Chorn goes away for many days, and a child, blind in one eye, brings the food. When Chorn returns, sick-looking, he asks James, “Do you know anything about planting rice? About crops?”

James shakes his head. “But when I was a teenager, I worked one summer in the forest, I felled trees.” It was in Port Hardy, on the northern cusp of Vancouver Island, a job found for him by his mother’s hairdresser. He had learned to swagger in that isolated logging town and give off the impression of solidity.

Chorn looks at him, skeptical. “With an axe?”

“Sometimes.”

Chorn nods, pleased with this information. They sit quietly, and Chorn drums his fingertips against his knees. His hands are pale, as if, outdoors in the drenching sun, he keeps them safely hidden in his pockets.

“What’s it like now?” James asks, breaking the stillness. “In the cities.”

Chorn waits, without responding, without looking at James, as if Chorn, too, is expecting another person to answer. In the pause, there’s the hard melody of an ox-bell, the only music James has heard in too long, and it seems to stretch like a physical object through the air and knock against the walls of the room.

“Everything is very organized,” Chorn says. “They are making an archive in which nothing is missing. Every person must write a biography. They must write it many times to ensure that all the details are correct.”

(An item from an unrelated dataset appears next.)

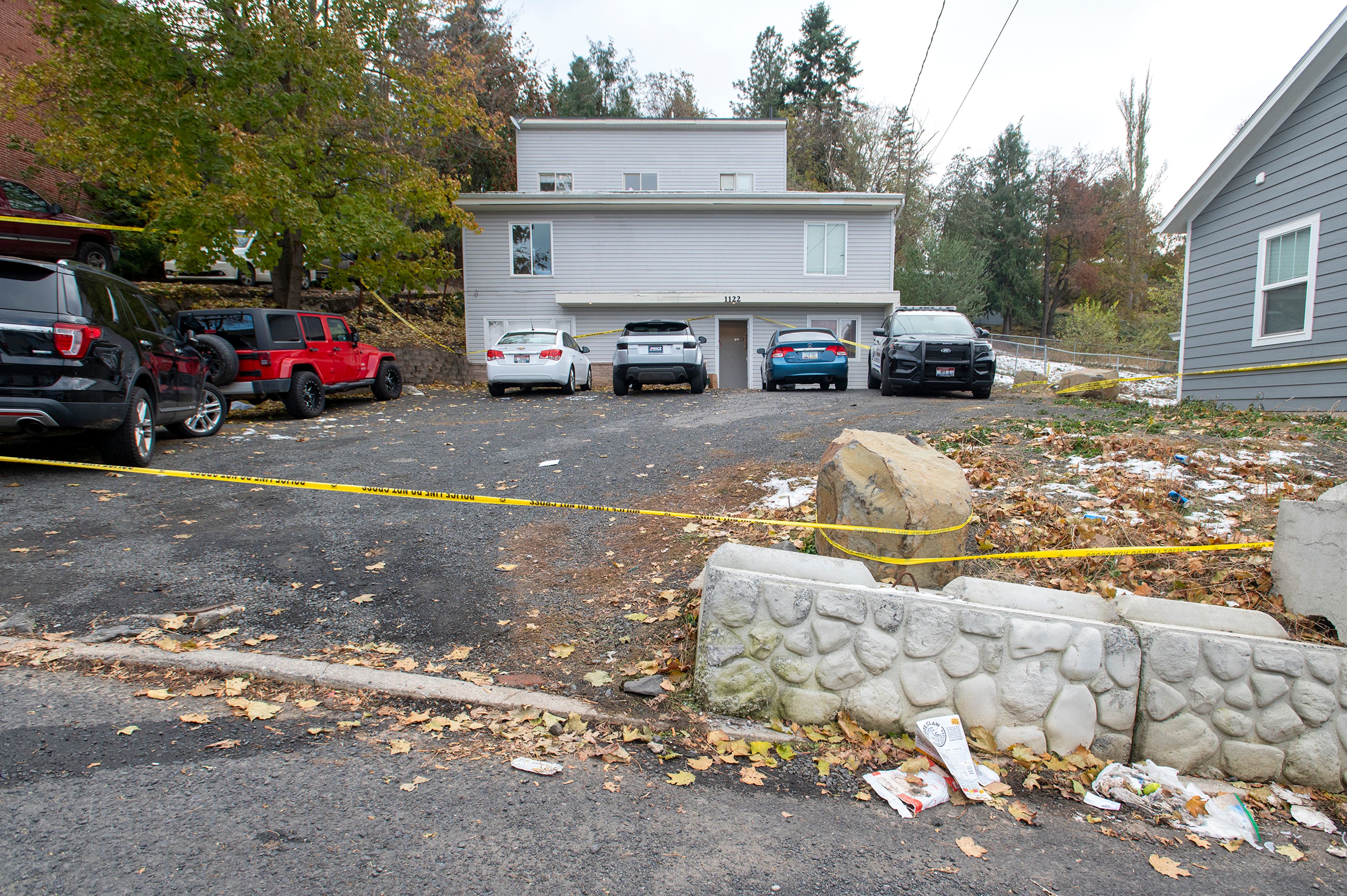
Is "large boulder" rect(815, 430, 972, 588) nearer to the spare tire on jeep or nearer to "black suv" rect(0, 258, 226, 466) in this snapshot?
"black suv" rect(0, 258, 226, 466)

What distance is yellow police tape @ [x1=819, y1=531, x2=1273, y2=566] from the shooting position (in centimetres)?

He prays his hands together to stop the drumming. “Phnom Penh is very still. In fact, it is empty. Every movement you make is like the first one ever made. I thought I was the only one alive. In the market, where the vendors used to be, there are small trees growing. Less than a year but already the jungle has arrived, it is threatening to strangle everything else.

“They have thousands and thousands of files. I delivered my share as well. I had to sign my name many times because they are terrified of missing pieces. Many times I signed my name.” Chorn runs his hand over his mouth, closes his eyes, and nods. James feels as cold as the walls. “They put me in an apartment. A family’s apartment. There were plates on the table, but the food had rotted. The owner collected stamps. Some were framed on the walls. I was standing there, looking at them, when the telephone rang. I went into the kitchen and the telephone kept ringing and ringing, I thought if I answered I would be punished, I was convinced it was a trap so I just stood there and waited, without moving, I waited for it to stop. Like a child.

“Somebody’s photos were sitting there, in the room, in picture frames. I don’t know why, but I put one in my pocket. A photograph of a woman. She reminded me of my oldest sister. Do you remember her? You always thought she was pretty.”